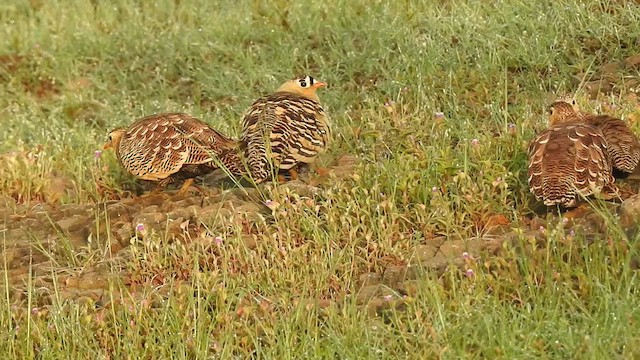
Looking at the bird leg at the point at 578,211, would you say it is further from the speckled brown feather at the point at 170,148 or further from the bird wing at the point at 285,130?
the speckled brown feather at the point at 170,148

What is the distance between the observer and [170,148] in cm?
666

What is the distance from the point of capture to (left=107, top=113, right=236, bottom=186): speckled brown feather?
665 cm

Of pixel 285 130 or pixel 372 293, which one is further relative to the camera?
pixel 285 130

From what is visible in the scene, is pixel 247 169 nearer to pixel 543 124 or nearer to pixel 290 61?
pixel 543 124

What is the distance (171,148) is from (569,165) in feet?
7.95

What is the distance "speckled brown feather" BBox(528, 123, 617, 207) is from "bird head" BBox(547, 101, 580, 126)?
49cm

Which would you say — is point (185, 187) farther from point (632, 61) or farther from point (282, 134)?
point (632, 61)

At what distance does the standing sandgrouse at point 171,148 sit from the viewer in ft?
21.8

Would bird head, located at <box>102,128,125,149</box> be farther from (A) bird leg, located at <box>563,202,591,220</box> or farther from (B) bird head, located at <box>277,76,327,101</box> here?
(A) bird leg, located at <box>563,202,591,220</box>

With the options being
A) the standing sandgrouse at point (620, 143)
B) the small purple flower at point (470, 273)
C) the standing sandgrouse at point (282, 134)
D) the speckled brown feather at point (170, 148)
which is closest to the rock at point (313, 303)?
the small purple flower at point (470, 273)

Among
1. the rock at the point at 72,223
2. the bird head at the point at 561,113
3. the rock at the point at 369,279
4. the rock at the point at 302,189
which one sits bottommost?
the rock at the point at 72,223

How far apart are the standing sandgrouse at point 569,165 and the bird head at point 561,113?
394mm

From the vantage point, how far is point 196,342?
491 centimetres

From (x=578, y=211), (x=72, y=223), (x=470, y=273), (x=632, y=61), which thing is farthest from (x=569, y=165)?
(x=72, y=223)
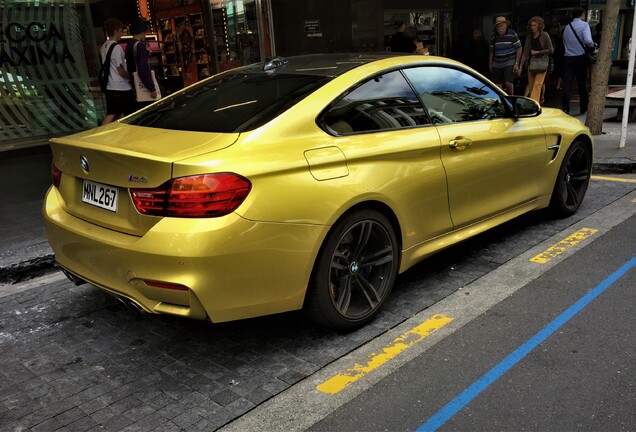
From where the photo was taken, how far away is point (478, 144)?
13.9ft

::::::::

Recopiez toutes les lignes ci-dessus en remplaçant « bird head » par « sandgrouse head », sans rien modifier d'autre. Laissez les images de côté, s'il vous plaît.

Looking at the bird leg at the point at 578,211, would you say it is further from the speckled brown feather at the point at 170,148 or further from the bird wing at the point at 285,130?
the speckled brown feather at the point at 170,148

What is the distance between the observer and [170,148] in cm?
666

What is the distance from the point of capture to (left=107, top=113, right=236, bottom=186): speckled brown feather?
665 cm

Of pixel 285 130 or pixel 372 293, which one is further relative to the camera?
pixel 285 130

From what is visible in the scene, is pixel 247 169 nearer to pixel 543 124 or nearer to pixel 290 61?
pixel 543 124

What is the distance (171,148) is from (569,165) in feet?
7.95

What is the distance "speckled brown feather" BBox(528, 123, 617, 207) is from "sandgrouse head" BBox(547, 101, 580, 126)?
49cm

Which would you say — is point (185, 187) farther from point (632, 61) or farther from point (282, 134)?
point (632, 61)

At what distance does the standing sandgrouse at point 171,148 sit from the viewer in ft?
21.8

Would sandgrouse head, located at <box>102,128,125,149</box> be farther from (A) bird leg, located at <box>563,202,591,220</box> or farther from (B) sandgrouse head, located at <box>277,76,327,101</box> here?
(A) bird leg, located at <box>563,202,591,220</box>

With the options being
A) the standing sandgrouse at point (620, 143)
B) the small purple flower at point (470, 273)
C) the standing sandgrouse at point (282, 134)
D) the speckled brown feather at point (170, 148)
which is closest to the rock at point (313, 303)?
the small purple flower at point (470, 273)

Among
1. the rock at the point at 72,223
2. the sandgrouse head at the point at 561,113
3. the rock at the point at 369,279
4. the rock at the point at 302,189
which one sits bottommost?
the rock at the point at 72,223

How far apart are the standing sandgrouse at point 569,165 and the sandgrouse head at point 561,113?
394mm

From the vantage point, how far is point 196,342?
491 centimetres

From (x=578, y=211), (x=72, y=223), (x=470, y=273), (x=632, y=61), which thing is farthest from (x=569, y=165)?
(x=72, y=223)
From where the photo was taken, how far away is point (478, 144)?
13.9ft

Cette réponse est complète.